To many Tesla fans’ disappointment (or relief), Elon Musk has abandoned his grand plan to take Telsa private, saying it’s for the best given the complicated process of actually making it happen. And now he’s left dealing with the many headaches that come with being the head of a public company.
On Thursday, BlackRock revealed in a SEC filing that a group of BlackRock-managed funds with significant ownership in Tesla had voted in favor of a shareholder proposal recently to remove Musk as the chairman of Tesla’s board of directors and appoint an independent hire. The proposal wouldn’t have affected Musk’s role as Tesla CEO.
The funds in question are among the top 10 shareholders of Tesla, owning 6.5 million shares, or 3.8 percent, of the company, according Thomson Reuters’ calculations based on public filings.
Although the proposal was defeated at a shareholder meeting in June (Tesla said 50 percent of shareholders voted against it, while 10 percent voted in favor), BlackRock’ support revealed in Thursday’s filing shows the mounting pressure Musk faces from Tesla’s key shareholders in recent months.
Musk is one of the few public company CEOs in the tech space who also act as the company chairman. Another example is Facebook’s Mark Zuckerberg, who has also faced multiple ousting proposals from shareholders in recent years.
Last month, a Boston-based fund owning about $10 million of Facebook shares filed a proposal to replace Zuckerberg with an outside hire as the company chairman after Facebook shares plunged by 20 percent in one day, the largest single-day drop in U.S. stock market history, due to disappointing second-quarter results.
In a typical public company structure, a CEO works in conjunction with the company board when making important decisions. Having the same person hold both CEO and board chairman positions naturally increases the risk of making unwise decisions—and, therefore, increases the risk of hurting shareholder interests.

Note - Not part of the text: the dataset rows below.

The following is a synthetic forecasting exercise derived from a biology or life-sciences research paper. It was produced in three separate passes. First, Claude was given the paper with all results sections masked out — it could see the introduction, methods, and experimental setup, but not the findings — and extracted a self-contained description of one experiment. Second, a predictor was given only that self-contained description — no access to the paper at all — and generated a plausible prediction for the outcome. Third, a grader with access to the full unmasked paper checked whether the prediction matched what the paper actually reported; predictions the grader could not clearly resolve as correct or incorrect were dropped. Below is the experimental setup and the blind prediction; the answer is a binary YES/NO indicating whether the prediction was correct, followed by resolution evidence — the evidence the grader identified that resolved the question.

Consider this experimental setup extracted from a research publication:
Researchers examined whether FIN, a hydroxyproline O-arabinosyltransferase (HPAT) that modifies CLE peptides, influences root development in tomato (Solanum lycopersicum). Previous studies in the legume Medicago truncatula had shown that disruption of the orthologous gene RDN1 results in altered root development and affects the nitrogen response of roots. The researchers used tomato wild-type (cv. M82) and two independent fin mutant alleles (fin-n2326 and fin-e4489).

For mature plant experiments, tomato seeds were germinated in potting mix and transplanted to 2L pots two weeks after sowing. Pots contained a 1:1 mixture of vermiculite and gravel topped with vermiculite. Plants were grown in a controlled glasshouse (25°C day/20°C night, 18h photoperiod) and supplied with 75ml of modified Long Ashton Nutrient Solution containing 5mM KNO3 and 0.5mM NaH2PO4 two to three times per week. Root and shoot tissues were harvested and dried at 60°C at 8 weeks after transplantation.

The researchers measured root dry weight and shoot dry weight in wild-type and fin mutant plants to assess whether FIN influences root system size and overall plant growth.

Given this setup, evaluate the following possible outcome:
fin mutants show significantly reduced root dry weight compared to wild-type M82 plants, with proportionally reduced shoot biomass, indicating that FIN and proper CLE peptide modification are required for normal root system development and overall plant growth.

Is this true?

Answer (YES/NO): NO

Trillium Asset Management, the Facebook investors behind the July proposal, argued that most of Facebook’s peer tech giants—Google, Twitter, Microsoft and Apple, for instances—have split the two roles and that, more broadly, 59 percent of the S&P 1500 companies have separate CEOs and chairpersons.
“BlackRock’s approach to investment stewardship is driven by our fiduciary duties to our clients, the asset owners,” BlackRock said in an emailed statement. “Our approach to engaging with companies and proxy voting activities is consistent with our commitment to drive long term shareholder value for our clients.”